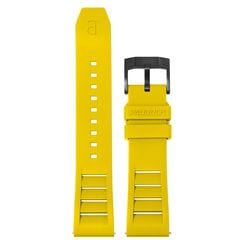 22mm 腕時計ベルト FKMラバーベルト PADDOCK イエロー ブラックバックル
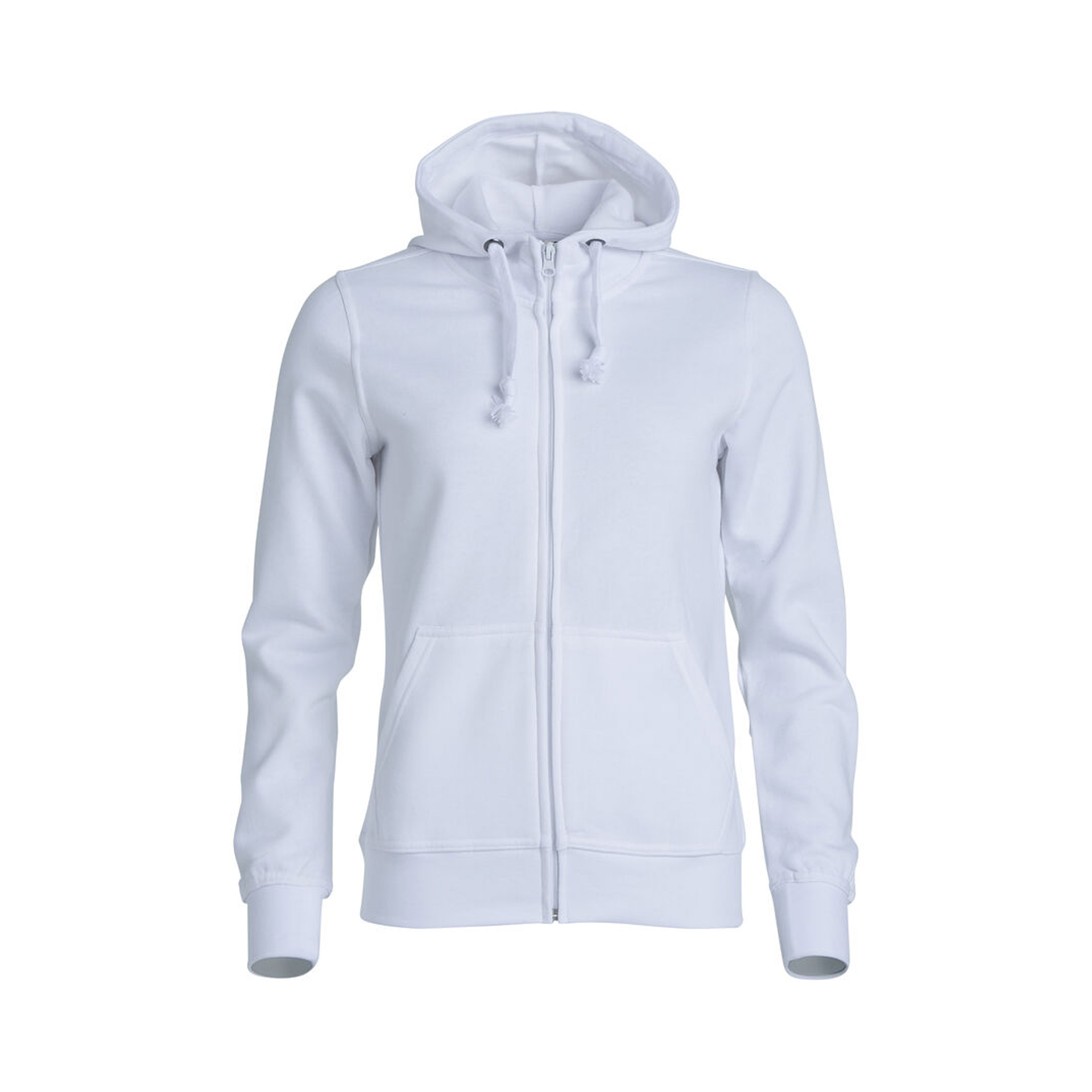 Sweatshirt Damen Basic Hoody Full Zip in Weiss mit Kapuze, Vorderansicht
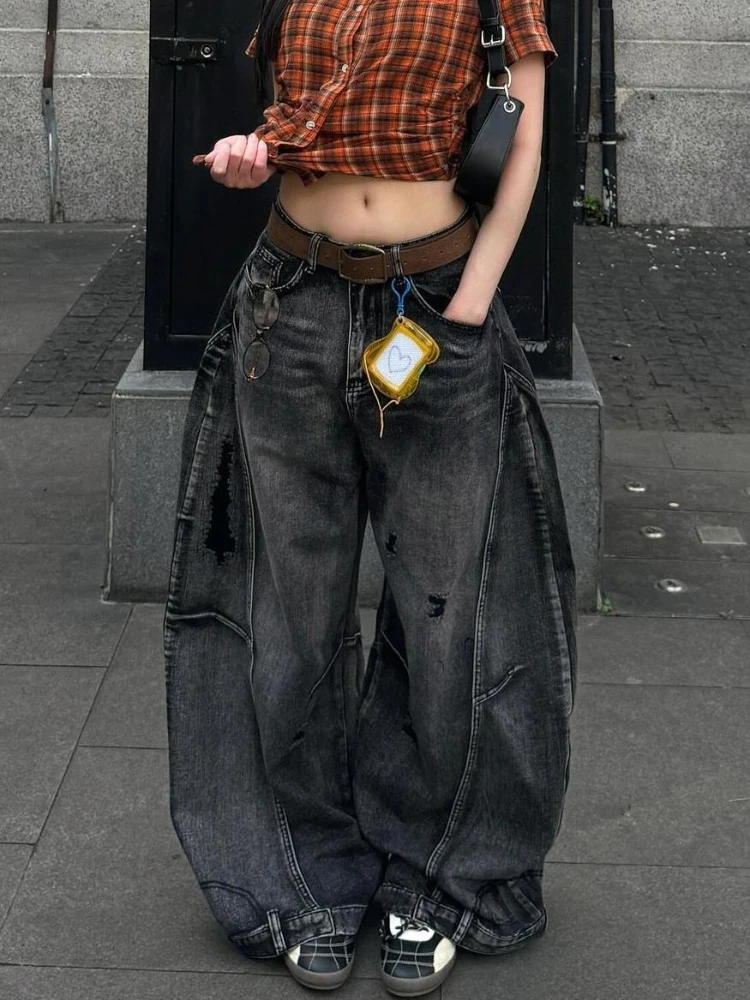 

Deeptown Black Vintage Women Cargo Jeans Y2k Ripped Washed Wide Leg American Style Denim Pants Oversized Hip Hop Streetwear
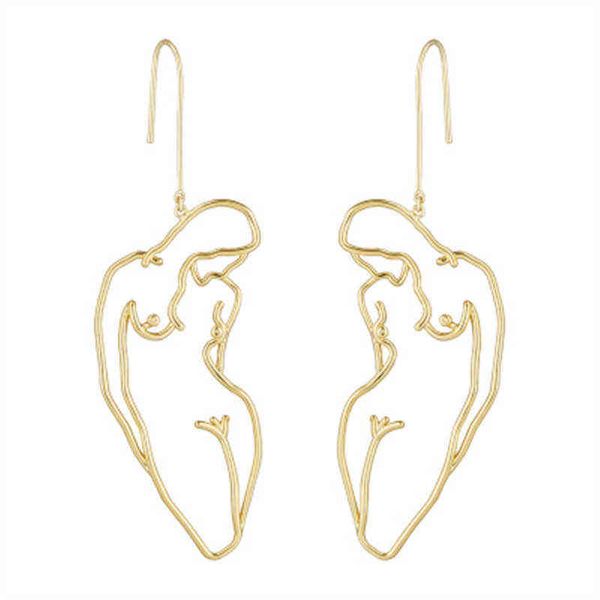 

original om female body form wire earrings 2021 abstract body lady face dangle earrings for women big statement earrings g220312, Silver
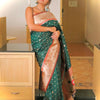 Demesne Dark Green Paithani Silk Saree With Comely Blouse Piece
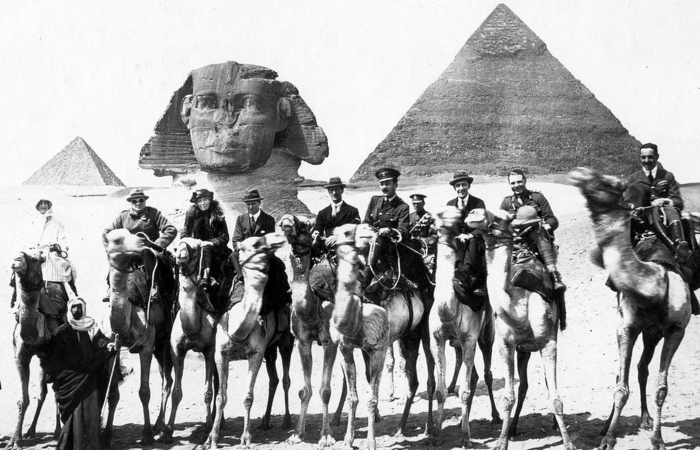 western riders on camels, circa 1905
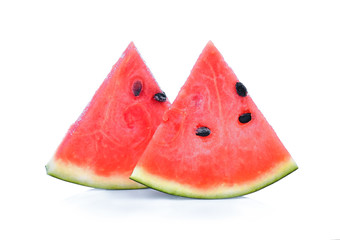 watermelon slice closeup on white background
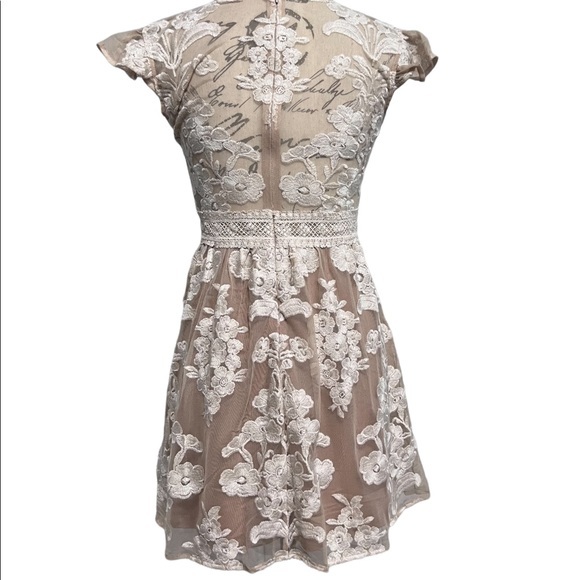 New For Love and Lemons Temecula Fit & Flare Mini dress Ivory size Small - Picture 14 of 16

▶ **Görev koşulları**:
"original om female" ifadesini içeren satırdan kayıtların sonuna kadar uzanan bölümü, iki uç da dahil olmak üzere, olduğu gibi yeniden yazın. Resimleri cevaba almayın.

▶ **Çıktı aşağıda**:
original om female body form wire earrings 2021 abstract body lady face dangle earrings for women big statement earrings g220312, Silver
 Demesne Dark Green Paithani Silk Saree With Comely Blouse Piece
 western riders on camels, circa 1905
 watermelon slice closeup on white background
 New For Love and Lemons Temecula Fit & Flare Mini dress Ivory size Small - Picture 14 of 16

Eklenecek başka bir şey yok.